Lançamento mais aguardado deste início de ano, a Fiat Toro começa a ser vendida nesta semana. Preços partem de R$ 76.500 para a versão Freedom 1.8 flex com câmbio automático de seis marchas e R$ 116.500 para a topo de linha Volcano 2.0 diesel, com tração 4ž4 e câmbio automático de nove marchas.

Fabricada em Goiana (PE) a Fiat Toro tem parte de sua plataforma compartilhada com o Jeep Renegade (aproximadamente 60% das peças são comuns aos dois). Mas a picape não usa sistema McPherson na suspensão traseira, mas sim a independente do tipo multilink e a tração 4×4 não está em todas as versões diesel.

A ideia é combinar a capacidade de carga (chega a 1000kg) com o conforto de rodagem. Nas palavras da Fiat, a Toro é uma Sport Utility Pick-ups (SUP), uma picape com o conforto e dirigibilidade de um SUV.

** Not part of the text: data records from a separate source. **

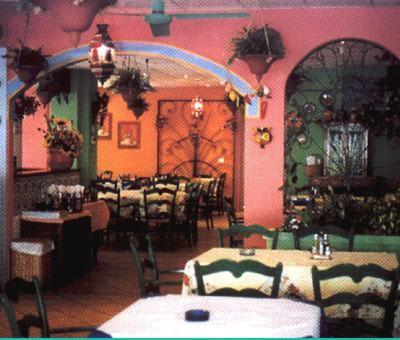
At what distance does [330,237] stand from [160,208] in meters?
6.28

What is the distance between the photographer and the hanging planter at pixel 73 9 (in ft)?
8.35

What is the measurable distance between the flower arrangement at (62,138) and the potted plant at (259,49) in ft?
11.7

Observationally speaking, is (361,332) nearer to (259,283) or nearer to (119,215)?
(259,283)

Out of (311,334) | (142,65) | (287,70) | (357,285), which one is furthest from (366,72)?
(311,334)

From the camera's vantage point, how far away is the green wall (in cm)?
1394

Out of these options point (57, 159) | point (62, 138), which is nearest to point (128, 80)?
point (62, 138)

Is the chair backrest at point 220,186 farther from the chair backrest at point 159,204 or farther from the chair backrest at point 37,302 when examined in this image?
the chair backrest at point 37,302

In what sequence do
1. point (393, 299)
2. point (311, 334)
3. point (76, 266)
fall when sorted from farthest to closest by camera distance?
point (76, 266) < point (393, 299) < point (311, 334)

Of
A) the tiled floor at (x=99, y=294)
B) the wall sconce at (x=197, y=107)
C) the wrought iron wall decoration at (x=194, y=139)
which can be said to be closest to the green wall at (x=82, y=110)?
the tiled floor at (x=99, y=294)

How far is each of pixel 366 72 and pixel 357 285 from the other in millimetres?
10671

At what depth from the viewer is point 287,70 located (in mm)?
8656

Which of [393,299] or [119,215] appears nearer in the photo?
[393,299]

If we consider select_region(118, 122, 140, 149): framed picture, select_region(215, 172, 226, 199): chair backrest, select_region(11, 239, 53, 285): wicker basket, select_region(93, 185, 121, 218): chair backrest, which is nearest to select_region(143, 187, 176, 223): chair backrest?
select_region(93, 185, 121, 218): chair backrest

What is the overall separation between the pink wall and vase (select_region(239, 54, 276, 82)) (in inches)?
12.3
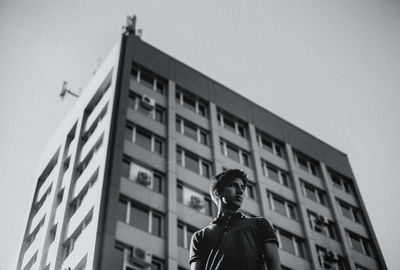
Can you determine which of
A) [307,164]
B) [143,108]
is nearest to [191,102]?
[143,108]

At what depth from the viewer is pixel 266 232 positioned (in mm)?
6008

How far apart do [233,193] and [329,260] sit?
109 feet

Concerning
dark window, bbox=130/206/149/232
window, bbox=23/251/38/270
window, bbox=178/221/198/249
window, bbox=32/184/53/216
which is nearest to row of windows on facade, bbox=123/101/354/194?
dark window, bbox=130/206/149/232

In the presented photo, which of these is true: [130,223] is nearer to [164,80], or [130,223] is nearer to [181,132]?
[181,132]

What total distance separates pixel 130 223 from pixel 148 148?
6.24 metres

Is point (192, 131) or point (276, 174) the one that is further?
point (276, 174)

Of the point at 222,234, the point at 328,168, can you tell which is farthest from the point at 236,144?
the point at 222,234

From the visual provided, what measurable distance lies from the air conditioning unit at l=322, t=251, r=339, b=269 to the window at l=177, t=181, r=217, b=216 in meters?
9.74

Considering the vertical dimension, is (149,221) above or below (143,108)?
below

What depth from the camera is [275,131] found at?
44.4m

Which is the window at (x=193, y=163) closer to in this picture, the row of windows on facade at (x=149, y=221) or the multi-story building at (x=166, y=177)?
the multi-story building at (x=166, y=177)

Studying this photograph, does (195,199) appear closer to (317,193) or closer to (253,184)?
(253,184)

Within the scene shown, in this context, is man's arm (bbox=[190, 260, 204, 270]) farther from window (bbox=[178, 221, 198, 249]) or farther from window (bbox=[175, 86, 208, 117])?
window (bbox=[175, 86, 208, 117])

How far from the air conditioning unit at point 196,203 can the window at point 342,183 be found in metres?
18.8
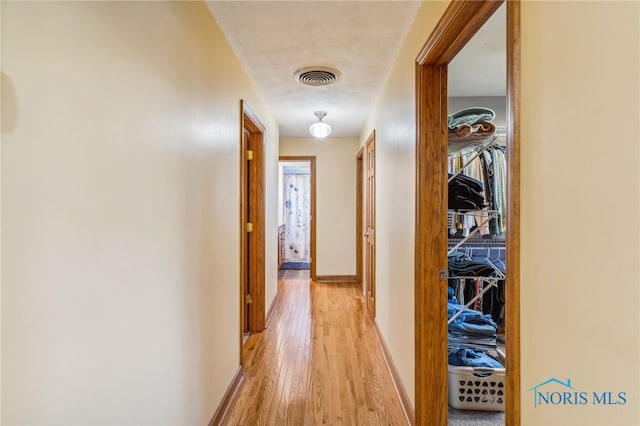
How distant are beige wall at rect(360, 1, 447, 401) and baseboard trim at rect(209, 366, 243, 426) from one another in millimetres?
1090

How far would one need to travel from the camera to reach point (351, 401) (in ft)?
6.61

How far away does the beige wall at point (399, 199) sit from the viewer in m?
1.79

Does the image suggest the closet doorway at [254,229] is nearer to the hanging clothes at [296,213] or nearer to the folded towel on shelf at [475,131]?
the folded towel on shelf at [475,131]

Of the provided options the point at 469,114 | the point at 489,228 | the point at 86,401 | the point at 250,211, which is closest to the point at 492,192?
the point at 489,228

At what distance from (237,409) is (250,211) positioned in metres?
1.70

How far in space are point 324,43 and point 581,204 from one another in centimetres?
186

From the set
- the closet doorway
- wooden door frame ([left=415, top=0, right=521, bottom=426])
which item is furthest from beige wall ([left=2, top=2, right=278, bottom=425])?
the closet doorway

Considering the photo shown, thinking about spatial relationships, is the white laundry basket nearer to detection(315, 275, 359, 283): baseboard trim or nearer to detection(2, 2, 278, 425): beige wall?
detection(2, 2, 278, 425): beige wall

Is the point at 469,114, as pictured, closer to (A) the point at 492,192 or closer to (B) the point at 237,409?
(A) the point at 492,192

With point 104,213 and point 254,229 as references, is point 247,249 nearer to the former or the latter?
point 254,229

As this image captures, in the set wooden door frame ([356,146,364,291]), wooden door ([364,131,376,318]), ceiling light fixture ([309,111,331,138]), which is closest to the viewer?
wooden door ([364,131,376,318])

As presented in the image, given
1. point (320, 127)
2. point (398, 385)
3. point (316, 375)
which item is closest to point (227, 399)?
point (316, 375)

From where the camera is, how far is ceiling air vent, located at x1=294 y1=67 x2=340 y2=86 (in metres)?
2.43

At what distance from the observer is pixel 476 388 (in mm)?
1906
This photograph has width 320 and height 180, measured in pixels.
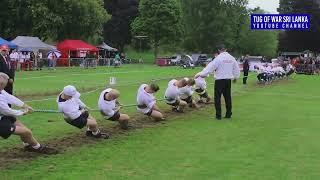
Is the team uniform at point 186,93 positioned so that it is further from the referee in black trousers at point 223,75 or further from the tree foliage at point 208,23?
the tree foliage at point 208,23

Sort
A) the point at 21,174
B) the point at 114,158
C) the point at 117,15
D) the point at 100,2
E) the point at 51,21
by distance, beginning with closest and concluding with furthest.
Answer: the point at 21,174
the point at 114,158
the point at 51,21
the point at 100,2
the point at 117,15

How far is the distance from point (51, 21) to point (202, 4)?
4137 cm

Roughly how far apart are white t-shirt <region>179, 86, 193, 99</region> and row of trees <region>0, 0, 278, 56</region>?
39.5 metres

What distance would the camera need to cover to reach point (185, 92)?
1828cm

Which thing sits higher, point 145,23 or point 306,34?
point 145,23

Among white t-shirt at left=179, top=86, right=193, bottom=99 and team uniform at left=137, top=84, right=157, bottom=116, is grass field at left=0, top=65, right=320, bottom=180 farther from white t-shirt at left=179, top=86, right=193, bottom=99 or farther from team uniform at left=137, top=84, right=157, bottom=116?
white t-shirt at left=179, top=86, right=193, bottom=99

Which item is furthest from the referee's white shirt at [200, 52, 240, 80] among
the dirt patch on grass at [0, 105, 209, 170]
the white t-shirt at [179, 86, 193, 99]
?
the dirt patch on grass at [0, 105, 209, 170]

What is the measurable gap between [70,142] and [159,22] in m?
76.8

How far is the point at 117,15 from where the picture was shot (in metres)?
97.3

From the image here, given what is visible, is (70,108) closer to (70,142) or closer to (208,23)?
(70,142)

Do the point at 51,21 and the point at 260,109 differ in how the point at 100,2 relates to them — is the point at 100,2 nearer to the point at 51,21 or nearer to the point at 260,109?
the point at 51,21

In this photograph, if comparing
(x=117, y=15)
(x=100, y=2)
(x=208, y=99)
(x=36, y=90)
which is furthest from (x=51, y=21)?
(x=208, y=99)

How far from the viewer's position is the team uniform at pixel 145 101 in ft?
48.8

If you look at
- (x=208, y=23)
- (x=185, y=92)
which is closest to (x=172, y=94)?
(x=185, y=92)
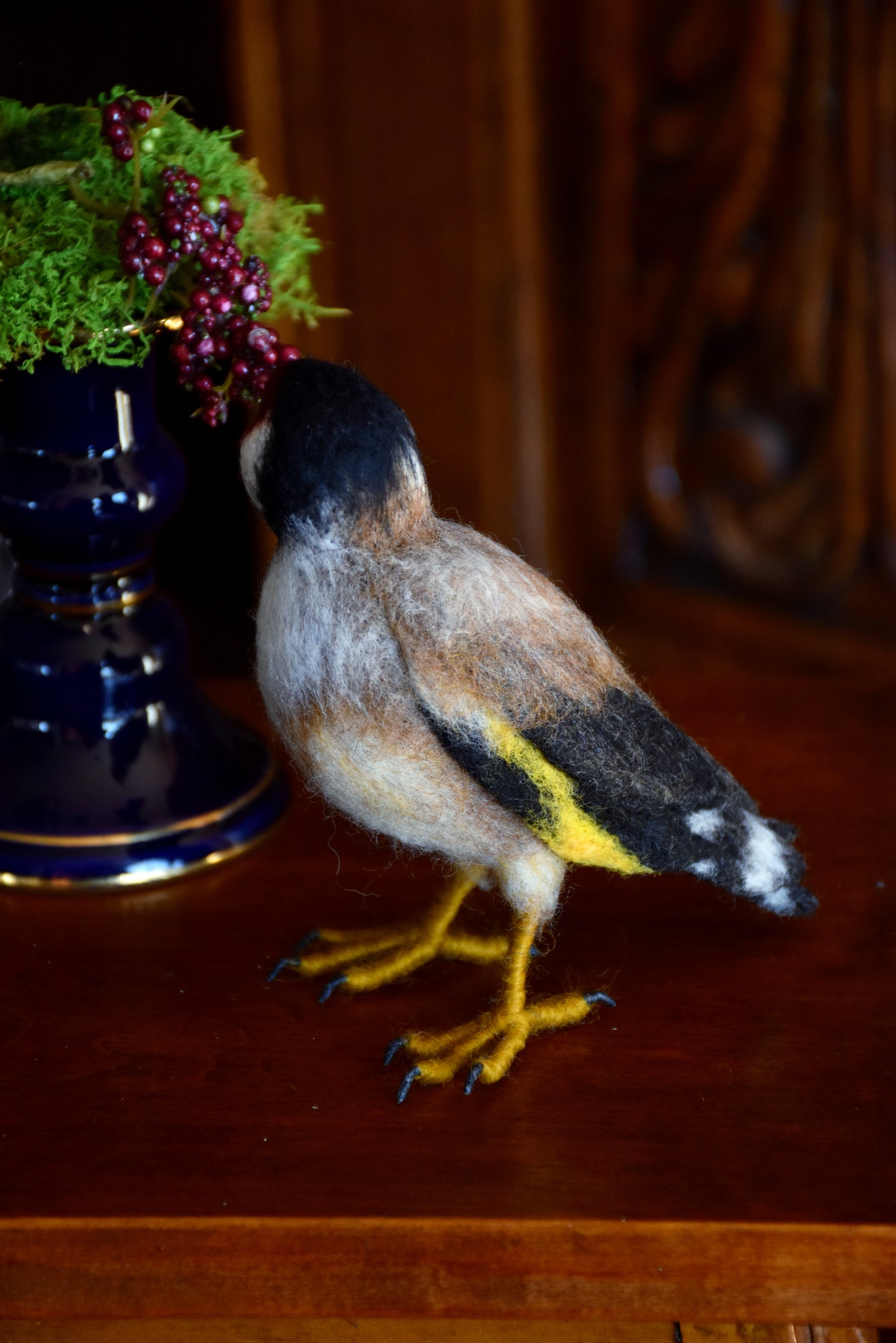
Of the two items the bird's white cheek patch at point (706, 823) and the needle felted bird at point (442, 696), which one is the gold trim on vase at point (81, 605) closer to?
the needle felted bird at point (442, 696)

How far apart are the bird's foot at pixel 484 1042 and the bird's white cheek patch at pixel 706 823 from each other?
95 mm

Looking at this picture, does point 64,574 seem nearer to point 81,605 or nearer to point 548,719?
point 81,605

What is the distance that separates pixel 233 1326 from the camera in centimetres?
51

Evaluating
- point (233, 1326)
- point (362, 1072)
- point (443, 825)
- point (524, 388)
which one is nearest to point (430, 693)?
point (443, 825)

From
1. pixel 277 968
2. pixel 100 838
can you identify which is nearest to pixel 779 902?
pixel 277 968

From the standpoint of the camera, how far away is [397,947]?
61cm

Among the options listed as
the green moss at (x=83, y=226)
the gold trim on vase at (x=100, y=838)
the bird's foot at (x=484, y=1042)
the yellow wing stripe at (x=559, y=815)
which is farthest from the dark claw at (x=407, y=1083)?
the green moss at (x=83, y=226)

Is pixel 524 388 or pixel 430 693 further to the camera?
pixel 524 388

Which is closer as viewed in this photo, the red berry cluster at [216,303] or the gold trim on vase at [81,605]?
the red berry cluster at [216,303]

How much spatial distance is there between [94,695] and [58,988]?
0.50ft

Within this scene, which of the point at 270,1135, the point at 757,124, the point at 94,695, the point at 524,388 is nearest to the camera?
the point at 270,1135

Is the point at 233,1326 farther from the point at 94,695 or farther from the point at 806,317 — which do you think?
the point at 806,317

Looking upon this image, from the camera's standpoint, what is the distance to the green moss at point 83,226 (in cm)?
56

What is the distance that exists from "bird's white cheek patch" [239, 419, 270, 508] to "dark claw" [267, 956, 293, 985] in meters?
0.21
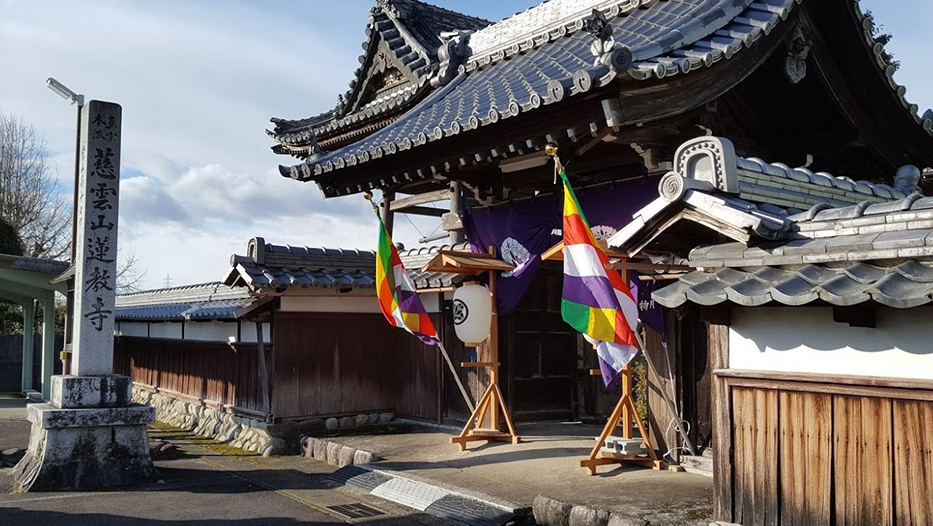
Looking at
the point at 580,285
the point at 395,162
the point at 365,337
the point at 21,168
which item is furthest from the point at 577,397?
the point at 21,168

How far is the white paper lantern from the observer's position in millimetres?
11000

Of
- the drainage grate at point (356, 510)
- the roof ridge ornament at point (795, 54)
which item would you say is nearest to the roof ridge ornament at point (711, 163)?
the roof ridge ornament at point (795, 54)

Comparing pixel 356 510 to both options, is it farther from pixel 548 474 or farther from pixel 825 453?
pixel 825 453

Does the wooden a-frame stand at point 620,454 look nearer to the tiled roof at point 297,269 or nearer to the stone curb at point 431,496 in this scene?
the stone curb at point 431,496

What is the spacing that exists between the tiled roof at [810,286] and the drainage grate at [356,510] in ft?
14.9

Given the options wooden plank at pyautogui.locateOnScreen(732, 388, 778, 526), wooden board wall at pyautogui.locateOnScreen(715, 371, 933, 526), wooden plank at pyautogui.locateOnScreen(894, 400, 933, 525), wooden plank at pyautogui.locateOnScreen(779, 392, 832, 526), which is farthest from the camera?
wooden plank at pyautogui.locateOnScreen(732, 388, 778, 526)

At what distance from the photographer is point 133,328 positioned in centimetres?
2181

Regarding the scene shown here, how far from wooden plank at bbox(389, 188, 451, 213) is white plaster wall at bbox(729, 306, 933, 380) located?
6795mm

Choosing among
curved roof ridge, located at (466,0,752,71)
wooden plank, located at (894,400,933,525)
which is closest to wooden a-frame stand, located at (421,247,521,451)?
curved roof ridge, located at (466,0,752,71)

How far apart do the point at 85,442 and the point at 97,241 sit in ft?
9.04

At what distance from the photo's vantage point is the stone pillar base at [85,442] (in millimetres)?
9797

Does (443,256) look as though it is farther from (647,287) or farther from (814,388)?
(814,388)

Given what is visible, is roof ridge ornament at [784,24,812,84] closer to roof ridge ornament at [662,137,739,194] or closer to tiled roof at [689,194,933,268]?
roof ridge ornament at [662,137,739,194]

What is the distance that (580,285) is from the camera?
Result: 7.64m
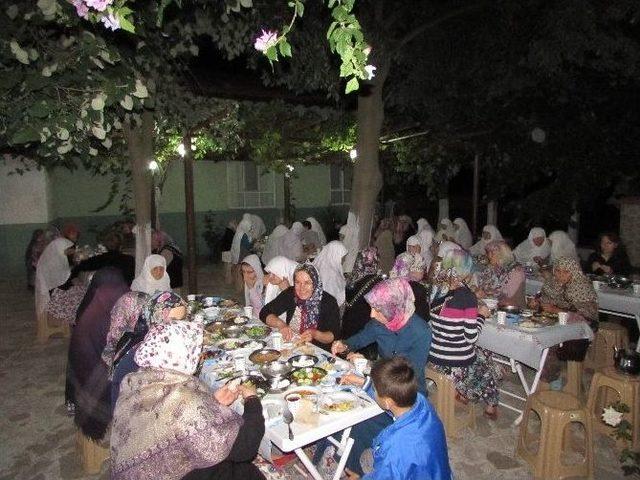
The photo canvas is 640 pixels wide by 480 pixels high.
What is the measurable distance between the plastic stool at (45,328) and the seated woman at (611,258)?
8.32m

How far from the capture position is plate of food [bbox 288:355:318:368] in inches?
148

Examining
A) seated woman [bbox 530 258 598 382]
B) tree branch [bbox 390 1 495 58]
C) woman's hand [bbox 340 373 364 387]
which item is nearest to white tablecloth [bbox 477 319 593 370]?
seated woman [bbox 530 258 598 382]

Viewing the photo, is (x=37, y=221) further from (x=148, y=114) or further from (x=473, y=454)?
(x=473, y=454)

É uma proposta semelhante à da Renault Oroch, de ser um meio termo entre as picapes compactas e as médias. Porém, a Toro é um pouco maior: são 4,91 m de comprimento, 2,99 m de entre-eixos, 1,84 m de largura e 1,74 m de altura. A caçamba tem capacidade de 820L, não é tão grande quanto a de uma picape média mas é vantagem frente aos 580L de uma Strada Cabine Dupla. O mais legal é a forma como se acessa o compartimento: a tampa é bipartida, abrindo-se para os lados como mostra o flagra. Opcionalmente, será oferecido um prolongador de caçamba integrado a estas tampas.

O interior deixa claro o vínculo com o Renegade, embora poucos elementos tenham sido aproveitados (como é o caso do quadro de instrumentos e dos comandos do ar-condicionado). O acabamento também é bom e nota-se preocupação com as cores usadas.

A mecânica terá pequenas diferenças para poder trabalhar com o peso extra, mas boa partes das versões usará o motor 2.0 Multijet turbodiesel de 170cv e 35,7 kgfm de torque. Mas terá oferta de câmbio manual de seis marchas com ou sem tração 4ž4. Já com o câmbio automático de nove marchas é obrigatória a tração 4×4.

Já o motor 1.8 E.TorQ flex teve admissão (há coletor variável) e calibração retrabalhados para render agora 139 cv e 19,3 kgfm (contra 132 cv e 19,1 mkgf) e é sempre combinado ao câmbio automático de seis marchas. A tração é dianteira.

Com este motor, de acordo com o Inmetro, o consumo fica em 5,8 km/l na cidade e 7,4 km/l na estrada quando com etanol. Já com gasolina, faz 8,3 km/l na cidade e 10,5 km/l na estrada. Isso lhe dá classificação “A” em eficiência energética.

Versões

Na versão Freedom, há com controle de tração, estabilidade, som bluetooth, direção elétrica, ar-condicionado manual, vidros elétricos nas quatro portas, travas elétricas e alarme. É a única com motor 1.8, além de outras duas diesel com tração 4×2 ou 4×4, mas sempre com câmbio manual de seis velocidades.

Para a flex haverá a série especial Opening Edition. De série, tem teto solar sky wind, faróis com LED, porta objeto abaixo do assento do passageiro, apoio de braço no banco traseiro roda de liga leve aro 16, ar-condicionado digital dual zone, central multimídia com navegador e câmera de ré, e retrovisor eletrocrômico.

Já a opção topo de linha Volcano vem com todas os opcionais da Freedom e ainda acrescenta rodas de liga leve de 17”, bancos revestidos em couro, banco com ajuste elétrico, sensor de pressão dos pneus, sensores de chuva, crepuscular, eletrocrômico, espelho retrovisor rebatível, Hill Holder, sistema keyless e airbags, laterais, cortina e joelho. Tem sempre motor 2.0 diesel com câmbio automático de nove marchas e tração 4×4, e preço de R$ 116.500.